Equality and Inclusion Publications
The CCG is required to produce an annual report on how it is meeting the Public Sector Equality Duty. Below you will find all publications related to Equality and Inclusion such as the CCG’s Equality and Inclusion Annual Report, the CCG’s Equality and Diversity Strategy and the results of the CCG’s Equality Delivery System gradings.
Equality and Inclusion Annual Reports
As a public sector organisation, Leicester City CCG is required to publish Equality and Inclusion Annual Reports to demonstrate that we comply with the Public Sector Equality Duty.
Equality and Diversity Strategy
Our Equality and Inclusion Strategy sets out our commitment to taking equality and inclusion into account in everything we do. We recognise the importance of embedding equality principles and practices within the organisation which will support us in commissioning the right services for our local population.
Equality and Diversity Strategy 2014/17
Equality Delivery System (EDS2)
The Equality Delivery System (EDS2) is a national toolkit mandated by NHS England that supports us to provide better working practices and environments that are free from discrimination.
It helps us understand how well we are responding to the equality issues that matter most to patients and staff. It also tracks our performance against national benchmarks, including the CCG Assurance Framework.

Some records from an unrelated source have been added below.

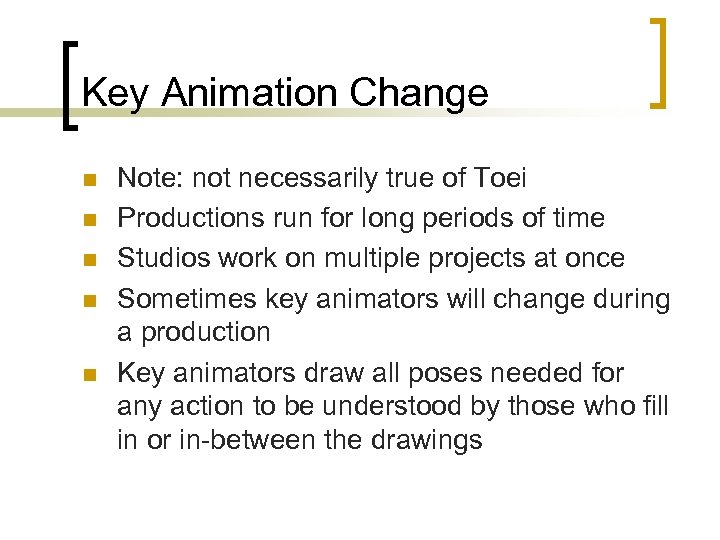 Key Animation Change

- Note: not necessarily true of Toei
- Productions run for long periods of time
- Studios work on multiple projects at once
- Sometimes key animators will change during a production
- Key animators draw all poses needed for any action to be understood by those who fill in or in-between the drawings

Accessible Information Standard
From 1st August 2016 onwards, all organisations that provide care or adult social care are legally required to follow the Accessible Information Standard. CCGs are expected to give consideration to the Duty and ensure that their providers are meeting this standard.
The Accessible Information Standard aims to make sure that people who have a disability, impairment, sensory loss, or varying communication needs are provided with information that they can easily read and understand, or receive the support they require to be able to communicate effectively with health and social care services.
Further information about the Accessible Information Standard can be found on the NHS England website
Information in other formats
For all of our work, if you would like information in another format, such as another language, braille, audio or large print, please let us know by calling 0116 2951123 or emailing email@example.com to discuss your requirements. Or you can write to us (no need for a stamp): Freepost RUBL-EYKE-RXLR, Communications and Engagement Team, 4th Floor, NHS LLR CCGs, St. Johns House, 30 East Street, Leicester LE1 6NB
Workforce Race Equality Standard (WRES)
In 2015, NHS England introduced the Workforce Race Equality Standard (WRES). The WRES was introduced to enable employees from Black and Minority Ethnic (BME) backgrounds to have equal access to career opportunities and receive fair treatment in the workplace.
The WRES requires NHS organisations to demonstrate progress against a number of indicators of workforce equality. Implementation of the WRES is a requirement on both NHS Commissioners and NHS Provider organisations.
Progress against the WRES is reported and monitored on a regular basis to the CCG’s internal Integrated Governance Committee.
Read the report: WRES reporting template 2020
Read our action plan: LLR WRES Action Plan 2020
Workforce Disability Equality Standard (WDES)
The Workforce Disability Equality Standard (WDES), once finalised, will be a set of specific measures that will enable NHS organisations to compare the experiences of disabled and non-disabled staff. This information will then be used by the relevant organisations to develop a local action plan to ensure that disabled employees have equal access to career opportunities and receive fair treatment in the workplace.
Preparation for the WDES will begin in 2018 and the CCG has been preparing for the implementation of the WDES by reviewing the responses to the staff survey data and ensuring that we hold accurate data about the disability status of our employees.
Modern Slavery Act Statement
At the end of March 2015, the Modern Slavery Act, a piece of landmark legislation, came into force. The main thrust of the Act focuses on illegal activity in the UK; however, the legislation also looks at the potential for slavery down the supply chain outside of the UK. The Act has direct implications for businesses operating in any sector in the UK.
As a public sector organisation, Leicester City CCG has a legal and moral responsibility to ensure that it implements the requirements of the Act. Our Modern Slavery Act Statement sets out the steps the CCG has taken to ensure that slavery and human trafficking is not taking place in our business or our supply chains.
Health and Social Care Act
Leicester City CCG has a legal duty under the Health and Social Care Act (2012) to reduce inequalities between patients regarding their ability to access health services, and to ensure that services are provided in an integrated (joined up) way. The Act also places duties on the CCG to promote the NHS Constitution, to enable choice, and to promote patient, carer and public involvement in shaping health services.
To do this effectively, Leicester City CCG works with its partners to reduce health inequalities among those in the greatest need and embeds this requirement into its health and wellbeing strategies. The CCG is also required to demonstrate how it provides culturally sensitive services and ensures all patients can exercise choice and be involved in decision making.